Herbert Dyce Murphy (18 October 1879 – 20 July 1971) was an Australian adventurer and raconteur. He was perhaps best known for his participation in the Australasian Antarctic Expedition.
Murphy was born 18 October 1879 at Como, South Yarra, Melbourne, son of Alexander Dyce Murphy and his wife Ada Maud Florence nee Hopkins. Herbert attended Cumloden school, Melbourne Church of England Grammar School (1889–90), and went to Tonbridge School, Kent (1894–95). As a schoolboy he went on three Arctic voyages on the yacht Gladiator with his uncle Sir William Waller. He matriculated from Brasenose College, Oxford, in May 1900 and passed Responsions.[1]
During university he was a navigator on the Dundee whaler Balaena on a voyage to Franz Josef Land. He was a seaman on the Hope which transported reindeer from Norway to Russia.
Murphy was principally tasked to be in charge of stores at the Cape Denison base at Commonwealth Bay. He led the supporting party (together with Hunter and Laseron), which had the job of laying down stores at intermediate points for the later expedition on sledges to the South Magnetic Pole undertaken by Bage, Webb and Hurley.[2]

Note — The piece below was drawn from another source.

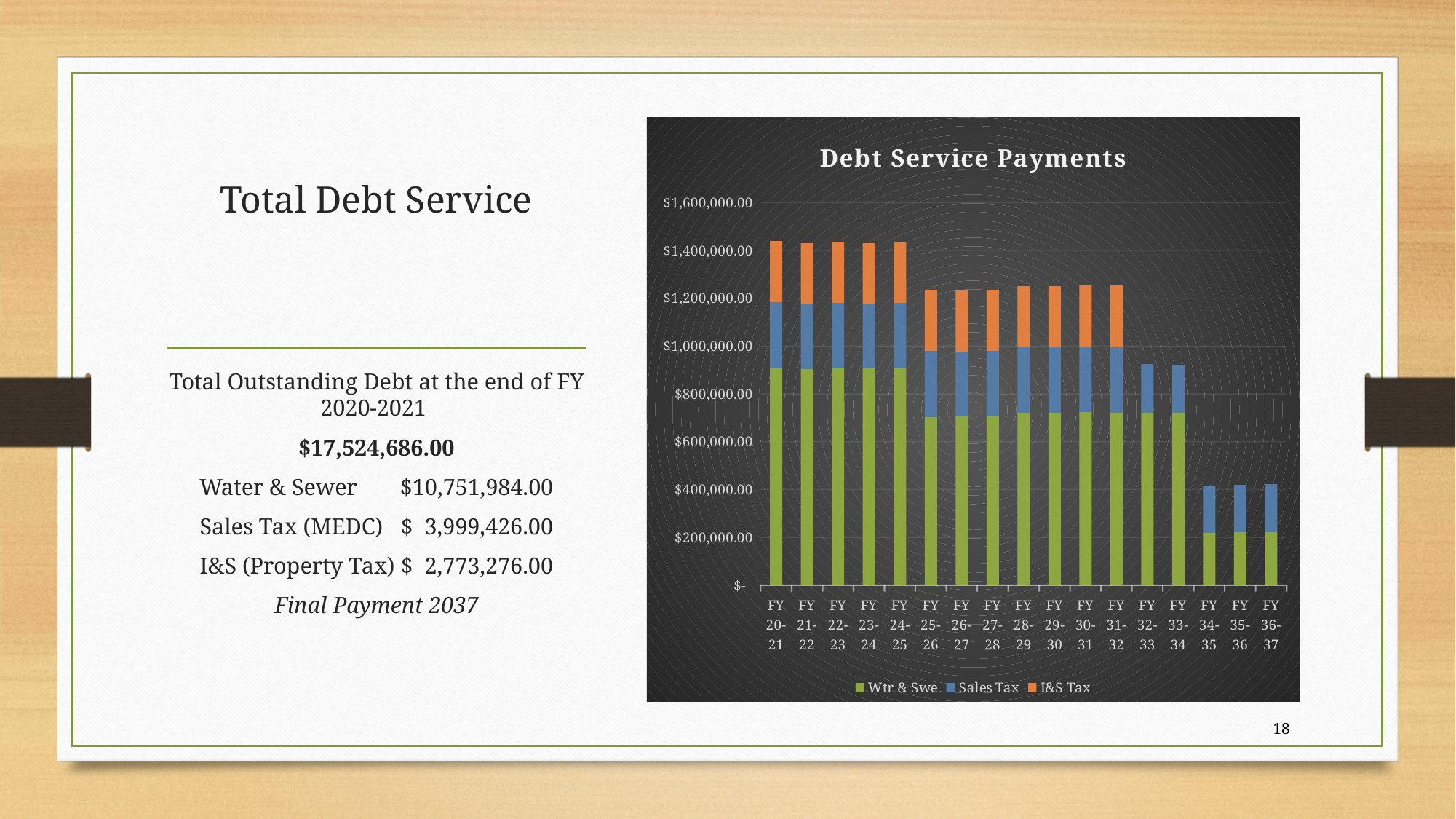
How many series does the chart legend list? 3 How many fiscal years in the chart include an I&S Tax segment? 12 Which has a larger total debt service payment, FY 20-21 or FY 36-37? FY 20-21 Is the total debt service payment for FY 36-37 greater or less than $600,000.00? less Is the total debt service payment for FY 20-21 greater or less than $1,200,000.00? greater How many fiscal years are plotted on the x axis of the chart? 17 What is the title of the chart? Debt Service Payments Is the Wtr & Swe value for FY 34-35 greater or less than $400,000.00? less Do the total debt service payments generally rise or fall from FY 20-21 to FY 36-37? fall What kind of chart is shown on the slide? Stacked bar chart Which series is shown in orange in the chart? I&S Tax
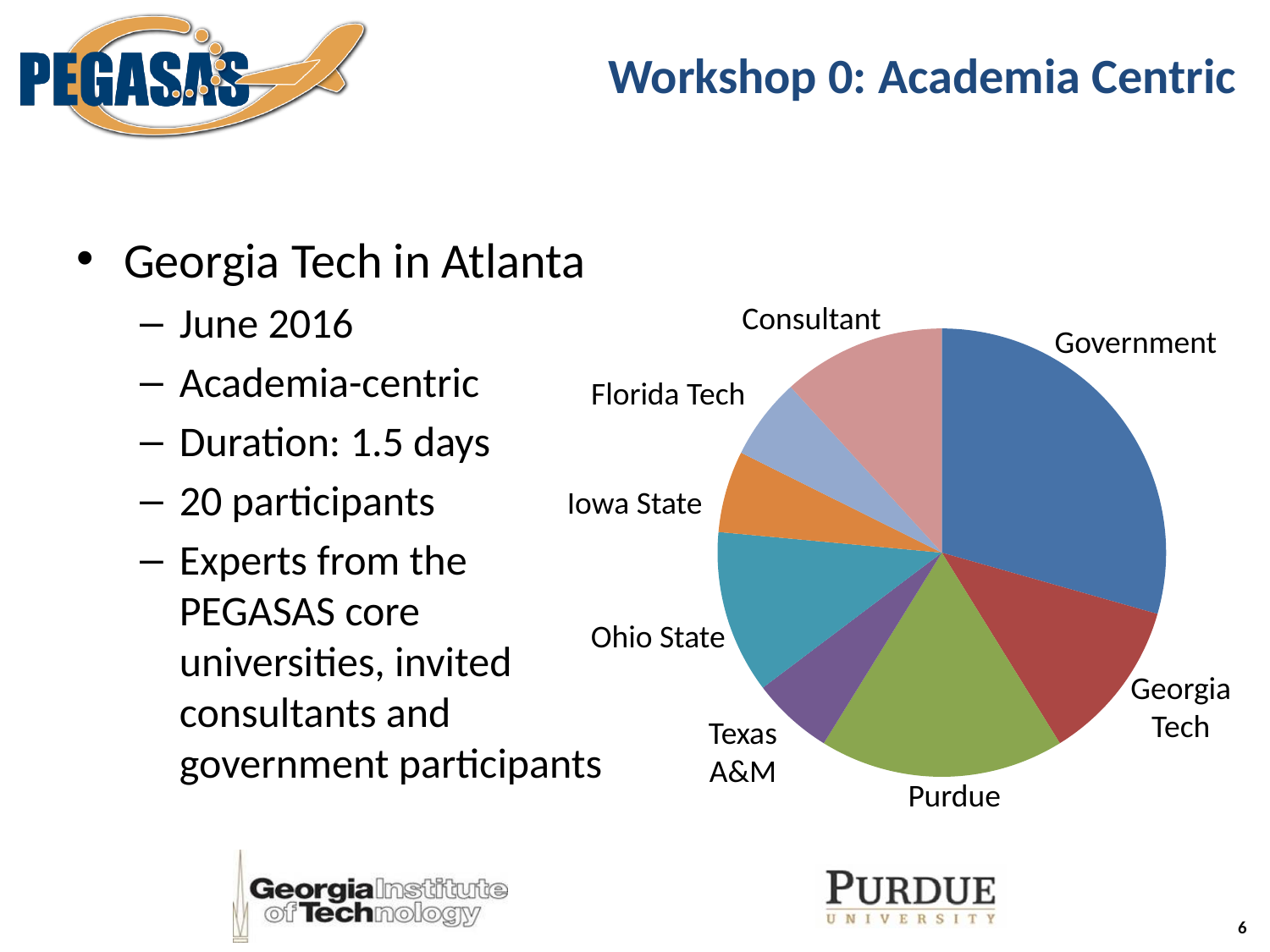
Which slice is larger, Purdue or Texas A&M? Purdue What colour is the Government slice of the pie chart? blue Which slice is larger, Government or Ohio State? Government Which category is represented by the green slice of the pie chart? Purdue Which slice is larger, Government or Consultant? Government What kind of chart is shown on the slide? pie chart How many slices does the pie chart have? 8 Which category has the largest slice of the pie chart? Government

In a letter to his parents in January 1912, he described of portion of the voyage south from Macquarie Island to Commonwealth Bay:
The ship went down to Caroline Cove, at the south end of Macquarie Island, and we went ashore to get water. It was most beautifully light all night. There were high hills, with tussock grass and myriads of penguins. We only got a little water, for early in the morning the ship's anchors dragged. She bumped on to the rocks, and was nearly wrecked. We thought for an hour or so we should lose the ship, but she came off about 5 in the morning. We had a splendid run down, bright and warm in the sun almost until we met the first ice. It was foggy on December 29 in the afternoon, after a fine morning, and about 3 o'clock it got very cold, when all at once an iceberg suddenly appeared, and there were lots of little pieces of ice all over the perfectly calm sea. We passed upwards of a dozen 'bergs' in the first few hours, and thousands of pieces of ice of all sizes, and at about 9 p.m. pushed through a couple of miles of floating ice. The blue tints in the icebergs were very beautiful. When we tried to got to the land marked on the maps by Wilkes, in 1840, all we got to was an ice barrier 30ft or 40ft high, extending for miles — a most extraordinary sight. We had a two days' hurricane there, but hardly felt it, as we just kept under the lee of the barrier, but the snow, blowing off the top of this huge wall over the ship's mast-heads, was an indication of what the wind must have been like up there. It is not so fearfully cold, 28deg. Fahr., but always snowing or overcast. We only have had one day's really fine weather since December 29, but that was gorgeous. We are now somewhere — we don't know quite where, as we have not had an observation for days, but we are close on some land, if we could only see it.[3]
Murphy lived for many years at a property that he owned at Mount Martha, Mornington Peninsula.
On 13 February 1934, Murphy married Muriel Idrene Webster at St. John's Church, Toorak.[4]
Murphy Bay was discovered in 1912 by a member of the Australasian Antarctic Expedition and named by Douglas Mawson after Murphy.[5]